**** Supplied records

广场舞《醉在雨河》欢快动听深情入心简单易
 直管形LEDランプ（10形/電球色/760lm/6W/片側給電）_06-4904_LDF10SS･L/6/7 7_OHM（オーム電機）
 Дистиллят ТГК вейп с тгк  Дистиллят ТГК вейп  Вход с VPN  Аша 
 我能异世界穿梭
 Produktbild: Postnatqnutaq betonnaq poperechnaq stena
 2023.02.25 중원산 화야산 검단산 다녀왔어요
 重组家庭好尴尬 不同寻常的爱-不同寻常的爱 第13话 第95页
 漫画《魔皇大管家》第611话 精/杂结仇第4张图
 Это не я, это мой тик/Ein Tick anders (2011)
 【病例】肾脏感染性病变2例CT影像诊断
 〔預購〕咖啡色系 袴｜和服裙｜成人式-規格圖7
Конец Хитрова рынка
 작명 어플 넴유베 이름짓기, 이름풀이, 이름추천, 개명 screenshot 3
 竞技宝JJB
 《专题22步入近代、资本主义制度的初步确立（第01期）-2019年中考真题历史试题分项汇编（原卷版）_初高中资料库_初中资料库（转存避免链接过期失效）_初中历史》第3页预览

********

> _What you have to do_
Reproduce every one of the records above word for word, keeping them in their original order.

> _Solution below_
广场舞《醉在雨河》欢快动听深情入心简单易
 直管形LEDランプ（10形/電球色/760lm/6W/片側給電）_06-4904_LDF10SS･L/6/7 7_OHM（オーム電機）
 Дистиллят ТГК вейп с тгк  Дистиллят ТГК вейп  Вход с VPN  Аша 
 我能异世界穿梭
 Produktbild: Postnatqnutaq betonnaq poperechnaq stena
 2023.02.25 중원산 화야산 검단산 다녀왔어요
 重组家庭好尴尬 不同寻常的爱-不同寻常的爱 第13话 第95页
 漫画《魔皇大管家》第611话 精/杂结仇第4张图
 Это не я, это мой тик/Ein Tick anders (2011)
 【病例】肾脏感染性病变2例CT影像诊断
 〔預購〕咖啡色系 袴｜和服裙｜成人式-規格圖7
Конец Хитрова рынка
 작명 어플 넴유베 이름짓기, 이름풀이, 이름추천, 개명 screenshot 3
 竞技宝JJB
 《专题22步入近代、资本主义制度的初步确立（第01期）-2019年中考真题历史试题分项汇编（原卷版）_初高中资料库_初中资料库（转存避免链接过期失效）_初中历史》第3页预览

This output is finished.